Napoli – Siena 2:0
dic 7th, 2008 di gughi
La quindicesima giornata del campionato di serie A ci consegna delle importanti risposte: il Napoli c’è e non è solo Lavezzi-Hamsik dipendente. Gli azzurri risolvono la complessa partita contro il Siena nonostante l’opaca prova dei due indiscussi e corteggiati gioiellini, e lo fanno grazie ad una prova collettiva, dimostrando di saper cambiare marcia e modulo al momento giusto. Il Napoli, dopo un primo tempo di sofferenza, in cui produce poco e corre anche qualche rischio, nella ripresa passa dal consueto 3-5-2 ad un 4-3-1-2 con Lavezzi alle spalle di Denis e Zalayeta e trafigge due volte una difesa senese evidentemente disorientata e sorpresa da questo inaspettato assetto offensivo degli azzurri.
Anche e soprattutto Reja oggi ha messo il suo sigillo su questa partita. Fin troppe volte accusato dalla critica di essere innamorato del 3-5-2, oggi cambia faccia alla squadra in corsa ed inserisce l’uomo giusto (Denis) al momento giusto, lasciando in campo Zalayeta, dirottando Hamsik a sinistra e piazzando il Pocho alle spalle della coppia d’attacco. Ma veniamo alla cronaca:
15′ Classico inserimento a sinistra di Mannnini che entra in area, poi serve al centro, irrompe Maggio di sinistro a colpo sicuro, la palla però impatta sulla schiena di Del Grosso, e si stampa sulla traversa.
20′ Maccarone intuisce un taglio di Kharja e lo mette a tu per tu con Navarro; Kharja riesce a colpire di punta ma viene chiuso dalla provvidenziale la scivolata in chiusura di Contini.
41′ Destro di Maccarone dal limite dell’area; la palla rimbalsa insidiosa avanti a Navarro, ma l’estremo partenopeo riesce a deviare.
52′ Clamoroso goal sbagliato da Zalayeta. Cross dalla destra di Lavezzi che pesca in area il liberissimo Hamsik: colpo di testa dello slovacco, miracolo di Curci… la sfera finisce sui piedi di Zalayeta che a pochi metri dalla line a di porta non riesce a ribadire in rete facendosi anticipare da Zuniga!!!!
54′ Replica pericolosa del Siena. Mannini sbaglia in chiusura su Ghezzal, ma quest’ultimo, defilato sulla destra, spara sull’esterno della rete.
56′ Ancora Zalayeta.

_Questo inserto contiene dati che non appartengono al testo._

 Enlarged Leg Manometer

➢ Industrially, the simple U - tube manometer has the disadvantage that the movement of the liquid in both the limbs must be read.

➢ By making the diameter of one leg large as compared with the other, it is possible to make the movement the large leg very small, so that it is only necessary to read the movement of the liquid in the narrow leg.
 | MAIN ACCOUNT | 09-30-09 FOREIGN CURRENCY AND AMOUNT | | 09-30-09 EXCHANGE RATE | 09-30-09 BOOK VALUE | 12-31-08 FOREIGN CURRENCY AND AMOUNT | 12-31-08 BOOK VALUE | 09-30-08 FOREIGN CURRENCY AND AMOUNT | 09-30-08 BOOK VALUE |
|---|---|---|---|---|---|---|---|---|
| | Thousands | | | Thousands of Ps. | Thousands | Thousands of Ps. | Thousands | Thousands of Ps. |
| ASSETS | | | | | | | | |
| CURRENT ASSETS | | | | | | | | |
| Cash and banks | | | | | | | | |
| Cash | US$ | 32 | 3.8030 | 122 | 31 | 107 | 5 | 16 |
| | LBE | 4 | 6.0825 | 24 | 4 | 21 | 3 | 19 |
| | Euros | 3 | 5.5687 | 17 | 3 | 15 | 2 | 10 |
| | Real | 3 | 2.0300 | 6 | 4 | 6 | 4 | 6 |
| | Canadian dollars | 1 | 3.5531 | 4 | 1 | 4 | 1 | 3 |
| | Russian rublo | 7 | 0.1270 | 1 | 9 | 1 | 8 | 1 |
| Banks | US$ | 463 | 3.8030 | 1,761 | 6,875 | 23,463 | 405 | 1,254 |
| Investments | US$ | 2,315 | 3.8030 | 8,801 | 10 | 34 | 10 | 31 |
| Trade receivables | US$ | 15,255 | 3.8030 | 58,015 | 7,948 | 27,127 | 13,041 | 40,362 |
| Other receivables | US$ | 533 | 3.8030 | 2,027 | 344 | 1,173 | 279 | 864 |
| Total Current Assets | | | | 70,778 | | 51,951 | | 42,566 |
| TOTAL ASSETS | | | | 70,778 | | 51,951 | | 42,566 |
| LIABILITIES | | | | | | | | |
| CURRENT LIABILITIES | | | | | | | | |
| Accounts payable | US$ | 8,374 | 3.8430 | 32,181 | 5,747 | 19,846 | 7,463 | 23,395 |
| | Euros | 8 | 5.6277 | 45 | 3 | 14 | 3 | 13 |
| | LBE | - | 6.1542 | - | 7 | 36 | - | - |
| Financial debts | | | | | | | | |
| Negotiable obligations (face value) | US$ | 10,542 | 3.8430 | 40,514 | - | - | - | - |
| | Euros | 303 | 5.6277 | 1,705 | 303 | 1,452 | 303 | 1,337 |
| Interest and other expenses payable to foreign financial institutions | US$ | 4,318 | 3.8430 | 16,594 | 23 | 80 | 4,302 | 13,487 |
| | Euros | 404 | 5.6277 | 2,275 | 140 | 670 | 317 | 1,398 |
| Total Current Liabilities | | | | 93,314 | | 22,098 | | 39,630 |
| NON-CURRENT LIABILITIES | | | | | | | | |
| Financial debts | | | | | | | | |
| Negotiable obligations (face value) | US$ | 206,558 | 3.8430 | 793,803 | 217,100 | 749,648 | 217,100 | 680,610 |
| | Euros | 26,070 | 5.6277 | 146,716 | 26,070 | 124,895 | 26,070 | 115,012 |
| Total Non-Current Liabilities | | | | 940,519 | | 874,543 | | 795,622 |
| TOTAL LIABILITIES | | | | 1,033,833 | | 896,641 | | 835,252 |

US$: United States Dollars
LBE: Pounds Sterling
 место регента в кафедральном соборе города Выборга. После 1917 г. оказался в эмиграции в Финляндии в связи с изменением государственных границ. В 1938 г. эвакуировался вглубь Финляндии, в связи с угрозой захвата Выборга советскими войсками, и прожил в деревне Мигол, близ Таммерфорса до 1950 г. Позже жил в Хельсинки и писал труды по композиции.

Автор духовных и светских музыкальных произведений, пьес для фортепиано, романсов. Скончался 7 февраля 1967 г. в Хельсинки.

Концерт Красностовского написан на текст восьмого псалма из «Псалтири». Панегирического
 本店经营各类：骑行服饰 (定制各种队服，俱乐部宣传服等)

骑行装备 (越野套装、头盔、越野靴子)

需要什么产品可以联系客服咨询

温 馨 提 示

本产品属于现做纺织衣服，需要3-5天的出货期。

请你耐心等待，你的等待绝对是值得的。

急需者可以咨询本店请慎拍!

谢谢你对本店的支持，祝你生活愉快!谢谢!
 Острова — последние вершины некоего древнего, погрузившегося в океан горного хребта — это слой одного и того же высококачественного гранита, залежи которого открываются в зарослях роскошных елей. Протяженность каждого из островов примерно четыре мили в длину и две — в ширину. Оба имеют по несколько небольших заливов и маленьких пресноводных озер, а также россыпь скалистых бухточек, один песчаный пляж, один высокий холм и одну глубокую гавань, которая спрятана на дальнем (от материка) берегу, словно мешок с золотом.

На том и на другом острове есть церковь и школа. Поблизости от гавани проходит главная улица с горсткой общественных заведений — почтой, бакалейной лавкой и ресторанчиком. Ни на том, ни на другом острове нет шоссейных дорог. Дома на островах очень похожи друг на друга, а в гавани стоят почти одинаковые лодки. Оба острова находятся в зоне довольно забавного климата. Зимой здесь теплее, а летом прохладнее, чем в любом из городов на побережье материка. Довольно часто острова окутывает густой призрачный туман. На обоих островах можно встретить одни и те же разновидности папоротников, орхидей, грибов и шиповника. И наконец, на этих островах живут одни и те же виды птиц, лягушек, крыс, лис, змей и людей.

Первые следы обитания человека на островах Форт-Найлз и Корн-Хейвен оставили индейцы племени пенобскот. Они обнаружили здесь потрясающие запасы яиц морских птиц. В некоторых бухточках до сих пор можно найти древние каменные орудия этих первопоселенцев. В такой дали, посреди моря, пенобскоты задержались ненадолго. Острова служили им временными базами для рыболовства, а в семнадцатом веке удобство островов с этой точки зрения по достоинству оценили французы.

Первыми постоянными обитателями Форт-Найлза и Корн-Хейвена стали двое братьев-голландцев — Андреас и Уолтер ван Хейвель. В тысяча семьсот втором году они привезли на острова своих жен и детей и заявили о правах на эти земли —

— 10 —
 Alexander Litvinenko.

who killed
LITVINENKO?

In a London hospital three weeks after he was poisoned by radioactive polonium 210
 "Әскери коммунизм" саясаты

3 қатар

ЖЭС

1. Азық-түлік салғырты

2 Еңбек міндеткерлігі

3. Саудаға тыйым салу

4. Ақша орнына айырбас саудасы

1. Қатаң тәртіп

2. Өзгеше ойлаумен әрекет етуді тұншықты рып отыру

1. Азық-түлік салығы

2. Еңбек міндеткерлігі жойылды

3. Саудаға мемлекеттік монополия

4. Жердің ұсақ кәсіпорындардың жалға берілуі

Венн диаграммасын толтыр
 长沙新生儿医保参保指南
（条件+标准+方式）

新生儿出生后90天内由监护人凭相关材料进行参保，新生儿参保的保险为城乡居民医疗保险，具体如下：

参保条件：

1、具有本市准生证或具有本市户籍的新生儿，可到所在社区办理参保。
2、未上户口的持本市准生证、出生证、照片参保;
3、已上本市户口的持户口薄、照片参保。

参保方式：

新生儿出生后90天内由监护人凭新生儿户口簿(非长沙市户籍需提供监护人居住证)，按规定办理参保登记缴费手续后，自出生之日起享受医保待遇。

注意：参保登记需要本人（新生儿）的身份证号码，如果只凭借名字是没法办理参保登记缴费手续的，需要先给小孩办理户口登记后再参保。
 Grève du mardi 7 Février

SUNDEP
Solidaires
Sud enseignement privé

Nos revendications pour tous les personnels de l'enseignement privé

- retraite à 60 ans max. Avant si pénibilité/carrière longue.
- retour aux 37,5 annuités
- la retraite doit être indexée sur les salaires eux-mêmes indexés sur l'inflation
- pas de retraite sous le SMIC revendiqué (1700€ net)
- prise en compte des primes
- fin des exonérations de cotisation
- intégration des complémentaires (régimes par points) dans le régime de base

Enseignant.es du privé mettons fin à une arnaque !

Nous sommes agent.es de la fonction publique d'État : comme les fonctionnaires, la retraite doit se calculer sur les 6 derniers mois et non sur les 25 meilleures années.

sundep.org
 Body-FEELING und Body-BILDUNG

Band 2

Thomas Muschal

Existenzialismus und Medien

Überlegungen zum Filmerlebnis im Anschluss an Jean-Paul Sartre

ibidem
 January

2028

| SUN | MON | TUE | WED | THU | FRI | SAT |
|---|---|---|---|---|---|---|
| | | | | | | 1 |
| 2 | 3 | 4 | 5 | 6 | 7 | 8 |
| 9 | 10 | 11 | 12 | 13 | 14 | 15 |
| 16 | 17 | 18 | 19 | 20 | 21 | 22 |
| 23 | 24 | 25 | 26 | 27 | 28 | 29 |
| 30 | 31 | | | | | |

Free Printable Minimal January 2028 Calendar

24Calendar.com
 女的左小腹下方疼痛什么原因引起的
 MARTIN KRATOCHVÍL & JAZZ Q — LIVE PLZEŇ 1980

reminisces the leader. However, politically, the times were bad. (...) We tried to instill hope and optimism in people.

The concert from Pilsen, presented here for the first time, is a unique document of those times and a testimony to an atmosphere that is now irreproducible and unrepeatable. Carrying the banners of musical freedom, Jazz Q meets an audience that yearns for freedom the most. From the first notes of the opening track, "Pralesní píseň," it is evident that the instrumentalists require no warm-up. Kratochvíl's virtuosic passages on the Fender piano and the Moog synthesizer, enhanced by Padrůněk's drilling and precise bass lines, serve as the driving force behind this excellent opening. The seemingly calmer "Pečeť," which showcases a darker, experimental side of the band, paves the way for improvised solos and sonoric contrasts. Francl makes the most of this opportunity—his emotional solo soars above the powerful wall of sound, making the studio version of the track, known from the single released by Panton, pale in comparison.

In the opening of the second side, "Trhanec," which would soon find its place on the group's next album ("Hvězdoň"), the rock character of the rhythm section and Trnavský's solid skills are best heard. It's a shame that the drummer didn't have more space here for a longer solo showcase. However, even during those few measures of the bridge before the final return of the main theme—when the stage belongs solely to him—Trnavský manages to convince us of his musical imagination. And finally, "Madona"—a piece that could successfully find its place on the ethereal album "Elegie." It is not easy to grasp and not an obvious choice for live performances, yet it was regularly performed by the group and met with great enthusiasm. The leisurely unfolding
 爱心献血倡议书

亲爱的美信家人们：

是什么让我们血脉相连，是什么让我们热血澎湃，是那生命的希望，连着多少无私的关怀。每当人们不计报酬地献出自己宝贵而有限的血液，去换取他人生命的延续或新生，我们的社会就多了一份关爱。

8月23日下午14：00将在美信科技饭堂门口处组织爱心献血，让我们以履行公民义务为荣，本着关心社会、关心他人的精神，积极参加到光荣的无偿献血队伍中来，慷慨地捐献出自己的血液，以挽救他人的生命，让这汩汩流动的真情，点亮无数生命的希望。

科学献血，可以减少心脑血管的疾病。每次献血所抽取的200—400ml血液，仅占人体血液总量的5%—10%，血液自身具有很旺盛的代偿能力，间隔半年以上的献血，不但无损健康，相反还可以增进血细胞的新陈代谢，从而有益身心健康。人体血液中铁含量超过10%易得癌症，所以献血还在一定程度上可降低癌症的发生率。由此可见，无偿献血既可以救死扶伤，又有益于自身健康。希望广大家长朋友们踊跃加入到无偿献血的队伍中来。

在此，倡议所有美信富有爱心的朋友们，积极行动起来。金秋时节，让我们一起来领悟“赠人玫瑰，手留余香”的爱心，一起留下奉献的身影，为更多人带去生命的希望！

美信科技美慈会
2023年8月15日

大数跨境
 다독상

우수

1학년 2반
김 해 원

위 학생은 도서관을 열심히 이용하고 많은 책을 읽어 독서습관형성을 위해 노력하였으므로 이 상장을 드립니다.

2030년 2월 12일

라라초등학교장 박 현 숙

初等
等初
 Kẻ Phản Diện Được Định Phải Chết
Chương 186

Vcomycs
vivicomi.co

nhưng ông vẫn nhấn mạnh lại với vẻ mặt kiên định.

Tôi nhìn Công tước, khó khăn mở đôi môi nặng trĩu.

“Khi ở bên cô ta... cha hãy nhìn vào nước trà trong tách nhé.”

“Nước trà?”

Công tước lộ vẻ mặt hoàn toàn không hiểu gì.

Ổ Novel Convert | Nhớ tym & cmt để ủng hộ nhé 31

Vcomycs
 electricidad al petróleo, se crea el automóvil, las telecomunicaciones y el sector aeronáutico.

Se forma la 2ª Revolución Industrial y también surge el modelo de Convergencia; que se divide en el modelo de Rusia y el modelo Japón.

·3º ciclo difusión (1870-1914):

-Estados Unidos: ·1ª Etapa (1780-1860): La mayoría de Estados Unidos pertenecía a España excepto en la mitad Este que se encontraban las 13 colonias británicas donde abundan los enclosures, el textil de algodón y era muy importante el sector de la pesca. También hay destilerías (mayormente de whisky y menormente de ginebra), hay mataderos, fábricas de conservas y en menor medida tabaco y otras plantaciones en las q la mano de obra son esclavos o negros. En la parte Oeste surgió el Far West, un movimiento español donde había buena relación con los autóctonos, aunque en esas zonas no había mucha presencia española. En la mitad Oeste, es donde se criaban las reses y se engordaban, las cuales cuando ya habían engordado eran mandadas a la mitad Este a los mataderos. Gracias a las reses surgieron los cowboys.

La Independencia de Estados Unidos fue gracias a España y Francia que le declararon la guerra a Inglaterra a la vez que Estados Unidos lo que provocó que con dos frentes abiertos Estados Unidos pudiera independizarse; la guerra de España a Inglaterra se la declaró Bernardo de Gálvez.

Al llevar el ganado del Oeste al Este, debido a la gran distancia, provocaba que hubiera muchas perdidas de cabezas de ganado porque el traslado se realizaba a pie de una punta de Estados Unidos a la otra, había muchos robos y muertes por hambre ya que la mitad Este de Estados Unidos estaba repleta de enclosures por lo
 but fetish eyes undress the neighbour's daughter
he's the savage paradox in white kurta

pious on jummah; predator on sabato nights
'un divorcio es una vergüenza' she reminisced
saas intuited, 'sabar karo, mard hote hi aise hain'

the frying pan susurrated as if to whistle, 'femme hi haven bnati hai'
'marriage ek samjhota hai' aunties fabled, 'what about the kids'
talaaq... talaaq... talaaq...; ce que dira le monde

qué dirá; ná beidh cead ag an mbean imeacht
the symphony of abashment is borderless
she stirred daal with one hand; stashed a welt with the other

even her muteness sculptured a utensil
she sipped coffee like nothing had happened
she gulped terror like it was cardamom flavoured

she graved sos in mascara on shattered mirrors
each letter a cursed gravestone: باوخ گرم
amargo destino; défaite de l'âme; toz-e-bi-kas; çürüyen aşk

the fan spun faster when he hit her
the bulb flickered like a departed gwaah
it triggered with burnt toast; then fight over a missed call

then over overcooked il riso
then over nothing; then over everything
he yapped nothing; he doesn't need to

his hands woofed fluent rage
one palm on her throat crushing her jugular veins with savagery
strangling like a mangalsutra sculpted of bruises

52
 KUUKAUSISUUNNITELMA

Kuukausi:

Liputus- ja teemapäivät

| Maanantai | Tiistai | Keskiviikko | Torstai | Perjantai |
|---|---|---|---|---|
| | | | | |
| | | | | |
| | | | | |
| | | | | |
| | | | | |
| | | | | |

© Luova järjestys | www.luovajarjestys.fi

Servito da Hamsik al limite, questa volta il Panterone è lesto ed indirizza la palla verso l’angolo destro della porta avversaria. Curci si supera e riesce a deviare in angolo.
Ma il goal è nell’aria ed arriva al
62′ Denis appena entrato apre a sinistra per Hamsik: cross col contagiri, Maggio libero al centro, questa volta non sbaglia e di piattone sinistro infila Curci e vola ad inchinarsi sotto la curva.
66′ Curci nega ancora la gioia del goal a Zalayeta. Zampata velenosa del Panterone, ma l’etremo bianconero riesce a distendersi e a deviare in calcio d’angolo.
72′ Il Napoli raddoppia. Azione elementare ma micidiale. Gargano invita Maggio all’ennesima discesa a destra. L’esterno del Napoli taglia tutta difesa con una palla bassa, irrompe al centro dell’area Denis che insacca a porta vuota.
Il Napoli controlla la partita. I ragazzi di Reja rimangono concentrati fino alla fine, memori dei punti pesanti persi in passato proprio nei minuti finali. La partita scorre fino al termine senza sussulti. Il Napoli mantiene la quarta posizione, con un punto di vantaggio sulla Fiorentina e due sul Genoa che si aggiudica il Derby della Lanterna. Sabato prossimo di scena al S. Paolo il Lecce di Beretta, altra partita di quelle sulla carta abbordabili, ma da giocare con determinazione per evitare sorprese. Il Napoli dovrà fare suoi questi tre punti, cercando di approfittare dello scontro diretto tra Juventus e Milan.